Asiah put long forefinger to lip. Temple noticed her nails were short. She probably wore long false nails onstage. “State secret. They knew enough to keep it off the Internet.”
“They’re afraid of the Fontana brothers?”
“That mob history is just that, history. No, but they didn’t want to risk one good thing while trolling for another. It was all Aldo’s fault. His engagement was a shock.”
“To me, too,” Temple said.
“Yeah, your aunt has avoided the JP pretty long herself, a lot longer than Aldo, right?”
Temple saw the speculation flashing in those shrewd espresso-brown eyes.
“Family secret,” Temple said primly. “We Northern Europeans have our clannish ways too.”
“Yeah,
“Who was the ringleader?” Temple repeated.
“Gotta know that, huh? I’d say . . . Miss Jill.”
“She’s the—”
“Little. Natural white-blond. One of those Northern European stock people. Jill Johanssen. Was real hyper about being in on the caper. Don’t know her well. Giuseppe’s girl. Pepe is crazy about her. If anyone was going to crack and go nuptial, I’d have said it would have been him. She was everything opposite he was: small, pale, tightly wired in a cute, brisk way.”
“And her profession is?”
“Oh! Pretty boring stuff.”
“You other women are hard to beat.”
“True. She was a pharmacist. Don’t ask me how she met him.”

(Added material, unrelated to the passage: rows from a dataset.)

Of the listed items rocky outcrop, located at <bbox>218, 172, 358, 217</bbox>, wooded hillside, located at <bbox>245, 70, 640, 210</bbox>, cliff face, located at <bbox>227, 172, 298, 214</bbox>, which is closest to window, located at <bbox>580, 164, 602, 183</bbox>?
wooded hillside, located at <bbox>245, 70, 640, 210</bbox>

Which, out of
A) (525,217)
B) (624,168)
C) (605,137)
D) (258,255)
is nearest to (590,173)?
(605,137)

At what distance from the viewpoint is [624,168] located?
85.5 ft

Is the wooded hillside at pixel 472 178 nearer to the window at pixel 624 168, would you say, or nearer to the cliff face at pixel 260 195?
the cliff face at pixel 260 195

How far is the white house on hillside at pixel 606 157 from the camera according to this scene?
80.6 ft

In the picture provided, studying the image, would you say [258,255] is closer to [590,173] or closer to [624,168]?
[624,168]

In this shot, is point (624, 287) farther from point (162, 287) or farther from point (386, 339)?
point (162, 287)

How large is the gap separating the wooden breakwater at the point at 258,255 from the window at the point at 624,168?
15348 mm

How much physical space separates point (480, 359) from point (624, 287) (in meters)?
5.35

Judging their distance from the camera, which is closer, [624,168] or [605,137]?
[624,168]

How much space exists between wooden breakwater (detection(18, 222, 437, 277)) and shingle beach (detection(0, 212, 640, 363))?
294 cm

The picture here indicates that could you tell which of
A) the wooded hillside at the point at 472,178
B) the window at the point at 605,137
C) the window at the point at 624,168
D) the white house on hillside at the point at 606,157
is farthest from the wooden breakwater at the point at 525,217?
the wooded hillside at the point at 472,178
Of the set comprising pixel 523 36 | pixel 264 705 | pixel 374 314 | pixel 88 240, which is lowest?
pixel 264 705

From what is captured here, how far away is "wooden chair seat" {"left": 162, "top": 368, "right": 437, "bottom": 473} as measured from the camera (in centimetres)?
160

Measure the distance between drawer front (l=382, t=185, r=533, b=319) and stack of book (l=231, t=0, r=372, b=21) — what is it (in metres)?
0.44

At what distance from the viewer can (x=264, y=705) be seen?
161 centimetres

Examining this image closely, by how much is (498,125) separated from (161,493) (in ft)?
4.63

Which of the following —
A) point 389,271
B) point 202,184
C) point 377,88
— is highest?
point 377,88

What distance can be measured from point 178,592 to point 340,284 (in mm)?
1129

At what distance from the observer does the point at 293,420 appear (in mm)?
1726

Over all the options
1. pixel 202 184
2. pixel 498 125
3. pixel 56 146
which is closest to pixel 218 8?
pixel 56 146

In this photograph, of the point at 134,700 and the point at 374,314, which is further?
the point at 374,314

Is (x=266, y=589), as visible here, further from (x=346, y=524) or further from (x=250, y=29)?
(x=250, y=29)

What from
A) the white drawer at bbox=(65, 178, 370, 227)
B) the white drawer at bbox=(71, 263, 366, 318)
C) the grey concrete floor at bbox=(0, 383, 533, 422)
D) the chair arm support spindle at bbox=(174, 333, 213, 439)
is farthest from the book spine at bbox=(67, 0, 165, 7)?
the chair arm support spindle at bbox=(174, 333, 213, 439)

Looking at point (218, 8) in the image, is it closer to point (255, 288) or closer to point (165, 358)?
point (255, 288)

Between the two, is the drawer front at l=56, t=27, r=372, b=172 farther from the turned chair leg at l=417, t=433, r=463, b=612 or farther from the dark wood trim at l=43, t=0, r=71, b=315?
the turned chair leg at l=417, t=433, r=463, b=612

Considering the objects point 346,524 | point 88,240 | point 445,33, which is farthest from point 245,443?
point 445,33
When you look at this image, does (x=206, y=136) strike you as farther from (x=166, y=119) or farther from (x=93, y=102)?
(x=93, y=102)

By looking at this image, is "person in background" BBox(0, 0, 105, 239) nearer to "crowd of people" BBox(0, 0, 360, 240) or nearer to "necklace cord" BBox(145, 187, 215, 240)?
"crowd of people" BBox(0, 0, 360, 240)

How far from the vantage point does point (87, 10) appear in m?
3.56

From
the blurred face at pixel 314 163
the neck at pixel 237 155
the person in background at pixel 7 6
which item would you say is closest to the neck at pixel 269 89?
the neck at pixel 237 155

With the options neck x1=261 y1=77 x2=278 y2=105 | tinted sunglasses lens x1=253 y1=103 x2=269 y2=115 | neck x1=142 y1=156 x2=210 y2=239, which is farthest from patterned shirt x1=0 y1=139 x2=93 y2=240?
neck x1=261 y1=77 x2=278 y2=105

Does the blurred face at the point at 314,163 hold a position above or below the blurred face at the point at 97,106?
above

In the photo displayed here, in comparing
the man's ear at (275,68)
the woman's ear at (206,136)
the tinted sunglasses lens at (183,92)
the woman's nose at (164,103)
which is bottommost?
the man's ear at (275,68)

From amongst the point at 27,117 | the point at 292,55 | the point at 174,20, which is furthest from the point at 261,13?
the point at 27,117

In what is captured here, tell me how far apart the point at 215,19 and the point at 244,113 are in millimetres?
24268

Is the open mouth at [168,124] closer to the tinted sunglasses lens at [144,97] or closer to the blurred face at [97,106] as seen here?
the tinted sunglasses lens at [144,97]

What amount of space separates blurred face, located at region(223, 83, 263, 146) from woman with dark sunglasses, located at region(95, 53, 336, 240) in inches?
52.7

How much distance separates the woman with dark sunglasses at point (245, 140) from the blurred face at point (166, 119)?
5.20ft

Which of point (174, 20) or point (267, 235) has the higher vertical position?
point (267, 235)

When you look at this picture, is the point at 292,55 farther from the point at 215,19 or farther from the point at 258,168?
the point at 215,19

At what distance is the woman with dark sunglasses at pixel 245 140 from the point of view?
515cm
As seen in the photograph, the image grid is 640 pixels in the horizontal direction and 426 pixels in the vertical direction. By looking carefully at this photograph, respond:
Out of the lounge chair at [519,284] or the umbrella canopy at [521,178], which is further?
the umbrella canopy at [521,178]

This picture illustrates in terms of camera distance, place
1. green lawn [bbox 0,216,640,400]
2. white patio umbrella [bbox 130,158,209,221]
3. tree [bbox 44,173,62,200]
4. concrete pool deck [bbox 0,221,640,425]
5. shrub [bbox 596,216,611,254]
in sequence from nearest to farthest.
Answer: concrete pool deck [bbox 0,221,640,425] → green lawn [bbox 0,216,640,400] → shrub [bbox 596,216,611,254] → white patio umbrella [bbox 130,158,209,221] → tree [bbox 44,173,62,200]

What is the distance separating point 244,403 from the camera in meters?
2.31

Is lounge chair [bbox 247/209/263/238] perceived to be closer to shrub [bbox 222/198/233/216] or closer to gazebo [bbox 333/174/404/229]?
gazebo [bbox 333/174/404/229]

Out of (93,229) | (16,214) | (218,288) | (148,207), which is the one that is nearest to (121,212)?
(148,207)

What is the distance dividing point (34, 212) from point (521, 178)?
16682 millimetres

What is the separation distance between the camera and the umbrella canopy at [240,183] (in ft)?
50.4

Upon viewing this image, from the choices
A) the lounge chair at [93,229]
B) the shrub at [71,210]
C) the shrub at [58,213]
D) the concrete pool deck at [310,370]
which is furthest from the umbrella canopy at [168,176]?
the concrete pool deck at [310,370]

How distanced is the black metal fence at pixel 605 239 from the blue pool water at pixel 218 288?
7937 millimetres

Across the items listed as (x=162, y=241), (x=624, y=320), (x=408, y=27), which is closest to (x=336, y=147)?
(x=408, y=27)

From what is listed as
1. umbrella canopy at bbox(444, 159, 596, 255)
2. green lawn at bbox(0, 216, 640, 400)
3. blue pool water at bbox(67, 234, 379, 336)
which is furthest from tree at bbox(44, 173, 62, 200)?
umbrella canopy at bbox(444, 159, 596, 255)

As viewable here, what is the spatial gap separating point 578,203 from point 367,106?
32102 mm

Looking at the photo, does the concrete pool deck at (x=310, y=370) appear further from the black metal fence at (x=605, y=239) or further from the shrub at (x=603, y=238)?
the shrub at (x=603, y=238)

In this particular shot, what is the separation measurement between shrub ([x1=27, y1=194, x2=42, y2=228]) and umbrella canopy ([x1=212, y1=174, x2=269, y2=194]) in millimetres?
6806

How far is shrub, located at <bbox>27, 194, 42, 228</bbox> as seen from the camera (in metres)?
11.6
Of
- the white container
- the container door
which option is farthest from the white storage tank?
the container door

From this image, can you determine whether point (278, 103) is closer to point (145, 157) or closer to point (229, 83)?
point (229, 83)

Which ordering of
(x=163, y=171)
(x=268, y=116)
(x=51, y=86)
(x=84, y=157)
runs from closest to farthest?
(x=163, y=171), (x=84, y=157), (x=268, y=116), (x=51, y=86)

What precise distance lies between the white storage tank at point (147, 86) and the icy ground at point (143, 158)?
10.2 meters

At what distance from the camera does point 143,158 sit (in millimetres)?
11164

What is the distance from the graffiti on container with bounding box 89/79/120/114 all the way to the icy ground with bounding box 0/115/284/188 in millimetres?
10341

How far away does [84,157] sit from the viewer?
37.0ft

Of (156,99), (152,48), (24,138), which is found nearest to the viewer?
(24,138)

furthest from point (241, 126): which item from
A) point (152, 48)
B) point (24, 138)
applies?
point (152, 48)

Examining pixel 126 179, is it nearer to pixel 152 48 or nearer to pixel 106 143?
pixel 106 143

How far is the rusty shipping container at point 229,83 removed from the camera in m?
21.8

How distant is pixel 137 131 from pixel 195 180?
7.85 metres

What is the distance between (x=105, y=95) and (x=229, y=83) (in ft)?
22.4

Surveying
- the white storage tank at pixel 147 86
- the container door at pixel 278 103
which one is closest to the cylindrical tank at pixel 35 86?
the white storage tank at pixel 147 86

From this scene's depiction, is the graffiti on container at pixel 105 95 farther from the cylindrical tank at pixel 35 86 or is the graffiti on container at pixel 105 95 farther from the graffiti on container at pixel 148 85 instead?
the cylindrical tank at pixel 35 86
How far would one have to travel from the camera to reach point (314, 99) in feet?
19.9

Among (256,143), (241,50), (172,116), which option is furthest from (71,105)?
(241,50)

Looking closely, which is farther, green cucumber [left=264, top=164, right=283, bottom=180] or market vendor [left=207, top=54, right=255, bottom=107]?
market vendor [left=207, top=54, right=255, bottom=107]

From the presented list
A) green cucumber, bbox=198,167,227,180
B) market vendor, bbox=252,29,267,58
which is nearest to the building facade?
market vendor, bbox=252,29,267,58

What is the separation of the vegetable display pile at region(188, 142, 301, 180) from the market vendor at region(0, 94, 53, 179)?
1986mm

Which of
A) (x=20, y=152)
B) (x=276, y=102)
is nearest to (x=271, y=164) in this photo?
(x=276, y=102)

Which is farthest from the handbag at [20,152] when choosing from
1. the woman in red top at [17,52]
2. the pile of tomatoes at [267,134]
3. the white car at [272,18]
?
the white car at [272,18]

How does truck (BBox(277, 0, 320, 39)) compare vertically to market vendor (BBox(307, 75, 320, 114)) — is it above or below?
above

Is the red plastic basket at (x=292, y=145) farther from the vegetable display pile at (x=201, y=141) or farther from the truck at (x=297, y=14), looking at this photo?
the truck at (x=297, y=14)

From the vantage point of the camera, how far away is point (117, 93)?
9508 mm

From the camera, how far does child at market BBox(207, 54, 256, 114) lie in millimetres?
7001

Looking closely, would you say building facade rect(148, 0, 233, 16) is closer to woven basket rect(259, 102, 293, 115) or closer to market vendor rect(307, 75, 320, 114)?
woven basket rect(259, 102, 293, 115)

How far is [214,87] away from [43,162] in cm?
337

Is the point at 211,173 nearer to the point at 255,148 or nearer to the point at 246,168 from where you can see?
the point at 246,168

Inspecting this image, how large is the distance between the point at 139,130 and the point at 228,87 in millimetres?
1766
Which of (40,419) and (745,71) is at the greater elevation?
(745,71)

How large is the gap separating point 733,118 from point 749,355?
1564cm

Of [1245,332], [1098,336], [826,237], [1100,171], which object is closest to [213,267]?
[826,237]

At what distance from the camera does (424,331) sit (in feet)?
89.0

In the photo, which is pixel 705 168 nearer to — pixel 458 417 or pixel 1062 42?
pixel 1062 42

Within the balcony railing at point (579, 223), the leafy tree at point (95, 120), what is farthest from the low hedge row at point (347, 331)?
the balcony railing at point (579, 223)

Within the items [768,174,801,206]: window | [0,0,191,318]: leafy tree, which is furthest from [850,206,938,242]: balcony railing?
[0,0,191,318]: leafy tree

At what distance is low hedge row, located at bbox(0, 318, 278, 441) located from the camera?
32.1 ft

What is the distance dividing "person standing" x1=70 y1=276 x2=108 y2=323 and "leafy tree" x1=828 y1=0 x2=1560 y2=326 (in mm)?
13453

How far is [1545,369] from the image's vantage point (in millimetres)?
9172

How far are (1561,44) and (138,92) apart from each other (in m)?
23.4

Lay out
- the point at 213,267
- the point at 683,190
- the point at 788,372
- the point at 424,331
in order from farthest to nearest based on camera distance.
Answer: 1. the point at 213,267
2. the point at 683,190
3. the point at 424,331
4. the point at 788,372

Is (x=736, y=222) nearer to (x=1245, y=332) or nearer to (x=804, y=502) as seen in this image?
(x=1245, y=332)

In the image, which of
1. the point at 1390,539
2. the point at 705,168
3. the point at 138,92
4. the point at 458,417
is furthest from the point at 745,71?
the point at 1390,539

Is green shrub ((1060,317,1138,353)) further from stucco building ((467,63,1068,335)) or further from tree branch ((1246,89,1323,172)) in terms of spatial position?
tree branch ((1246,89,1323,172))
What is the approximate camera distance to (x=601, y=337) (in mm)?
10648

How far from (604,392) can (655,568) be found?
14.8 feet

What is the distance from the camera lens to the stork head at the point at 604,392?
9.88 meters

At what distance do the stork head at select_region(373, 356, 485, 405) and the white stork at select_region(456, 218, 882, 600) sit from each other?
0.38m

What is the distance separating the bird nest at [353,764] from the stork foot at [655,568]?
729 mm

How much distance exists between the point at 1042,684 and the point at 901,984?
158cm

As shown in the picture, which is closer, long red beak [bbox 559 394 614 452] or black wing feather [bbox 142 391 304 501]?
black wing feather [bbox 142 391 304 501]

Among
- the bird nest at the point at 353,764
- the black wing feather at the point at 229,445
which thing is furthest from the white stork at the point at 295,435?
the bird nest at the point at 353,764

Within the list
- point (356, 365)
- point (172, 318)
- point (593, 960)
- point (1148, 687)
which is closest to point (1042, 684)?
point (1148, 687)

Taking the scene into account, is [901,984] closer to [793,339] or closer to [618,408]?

“Maybe in a drugstore line,” Temple said, smiling. “Thanks for the info.”
“You’re welcome, babe. I gotta be back on the Strip tonight for two shows at the Rio. Crack us out of here, girl! Or you’ll have a riot on your hands.”
Temple nodded as Asiah eeled out the door.
Jill. A pharmacist.
Access to all sorts of drugs.
Maybe the dead woman hadn’t been strangled. That took a bit of time and struggle. Maybe the foam-flecked lips and bloodshot eye whites Temple remembered with a shudder from the other strangled murder victim she’d seen recently could have been caused by ingesting a poisonous substance.
Maybe someone had knocked Madonnah out first with an injection. That made sense in the milling, populated upstairs where the killing had to have happened.
Or did it? Maybe the body had been trucked in, like the Fontana bachelor party, from Vegas. In the limo’s trunk.
Or the “boot,” as the Brits called it.
Meeting Mr. Wrong
Molina’s instincts had made her crave neutral ground, but she couldn’t think of any.
She’d called the Oasis Hotel, where he purportedly held a security job now.
Darned if she didn’t get a secretary. To avoid leaving the telltale physicality of a written message, she had to identify herself.